The following code does the trick for a vertical dendrogram, but for a horizontal dendrogram, (horiz=TRUE
), the rectangles are not drawn. Is there any way to do the same for horizontal dendrograms too.
library("cluster")
dst <- daisy(iris, metric = c("gower"), stand = FALSE)
hca <- hclust(dst, method = "average")
plot(as.dendrogram(hca), horiz = FALSE)
rect.hclust(hca, k = 3, border = "red")
Moreover I would like to plot a line to cut the tree at a desired distance value. How to plot that in R. The cutree
function returns the clusters, but is it possible to plot it as well.
cutree(hca, k = 3)
The desired output that I am looking for is like this.
How to get this done in R?
Both jlhoward and Backlin answers are good.
What you could also try is using the dendextend
package, designed exactly for this sort of thing. It has a rect.dendrogram
function which works like rect.hclust
, but with a horiz parameter (plus some more control over the location of the edge of the rect).
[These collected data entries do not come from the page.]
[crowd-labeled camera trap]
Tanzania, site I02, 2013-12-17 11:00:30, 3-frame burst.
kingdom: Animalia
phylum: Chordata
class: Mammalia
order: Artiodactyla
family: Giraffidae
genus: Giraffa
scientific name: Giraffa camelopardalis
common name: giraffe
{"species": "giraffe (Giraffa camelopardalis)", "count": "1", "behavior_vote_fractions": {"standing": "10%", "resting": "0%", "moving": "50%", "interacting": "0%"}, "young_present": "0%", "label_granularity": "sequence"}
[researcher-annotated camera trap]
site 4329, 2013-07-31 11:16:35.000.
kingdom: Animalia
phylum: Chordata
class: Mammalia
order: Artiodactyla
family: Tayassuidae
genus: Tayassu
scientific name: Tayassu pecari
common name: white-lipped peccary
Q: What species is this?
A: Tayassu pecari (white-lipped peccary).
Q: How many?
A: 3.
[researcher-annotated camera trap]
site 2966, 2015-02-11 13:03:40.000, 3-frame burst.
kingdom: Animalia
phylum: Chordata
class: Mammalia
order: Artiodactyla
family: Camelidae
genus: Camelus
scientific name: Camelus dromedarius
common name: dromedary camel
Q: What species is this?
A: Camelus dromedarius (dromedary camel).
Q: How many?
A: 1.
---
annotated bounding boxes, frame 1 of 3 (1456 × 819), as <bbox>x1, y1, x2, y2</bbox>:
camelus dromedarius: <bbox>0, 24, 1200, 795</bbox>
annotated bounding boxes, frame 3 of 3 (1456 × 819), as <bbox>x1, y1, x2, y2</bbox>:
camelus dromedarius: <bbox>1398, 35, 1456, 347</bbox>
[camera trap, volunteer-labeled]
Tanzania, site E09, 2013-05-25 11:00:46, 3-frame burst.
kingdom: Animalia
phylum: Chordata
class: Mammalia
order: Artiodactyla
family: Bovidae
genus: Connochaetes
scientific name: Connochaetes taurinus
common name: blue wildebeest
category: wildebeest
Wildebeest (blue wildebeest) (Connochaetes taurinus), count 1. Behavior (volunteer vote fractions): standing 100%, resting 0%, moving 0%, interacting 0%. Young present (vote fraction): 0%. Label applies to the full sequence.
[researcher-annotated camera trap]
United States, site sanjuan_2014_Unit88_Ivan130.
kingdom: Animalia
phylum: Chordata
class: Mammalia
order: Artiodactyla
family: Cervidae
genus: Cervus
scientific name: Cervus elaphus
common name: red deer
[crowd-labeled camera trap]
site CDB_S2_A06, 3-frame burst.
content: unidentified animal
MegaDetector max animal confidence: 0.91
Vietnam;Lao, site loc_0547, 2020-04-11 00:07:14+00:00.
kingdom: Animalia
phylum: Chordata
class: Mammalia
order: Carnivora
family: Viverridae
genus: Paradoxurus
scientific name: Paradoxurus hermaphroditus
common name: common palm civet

For finding the relevant height you can use the heights_per_k.dendrogram
function (which is much faster when also using the dendextendRcpp
package)
Here is a simple example for how you would get the same result as in the above examples (with an added bonus of colored branches, just for fun):
install.packages("dendextend")
install.packages("dendextendRcpp")
library("dendextend")
library("dendextendRcpp")
# using piping to get the dend
dend <- iris[,-5] %>% dist %>% hclust %>% as.dendrogram
# plot + color the dend's branches before, based on 3 clusters:
dend %>% color_branches(k=3) %>% plot(horiz=TRUE, main = "The dendextend package \n Gives extended functionality to R's dendrogram object")
# add horiz rect
dend %>% rect.dendrogram(k=3,horiz=TRUE)
# add horiz (well, vertical) line:
abline(v = heights_per_k.dendrogram(dend)["3"] + .6, lwd = 2, lty = 2, col = "blue")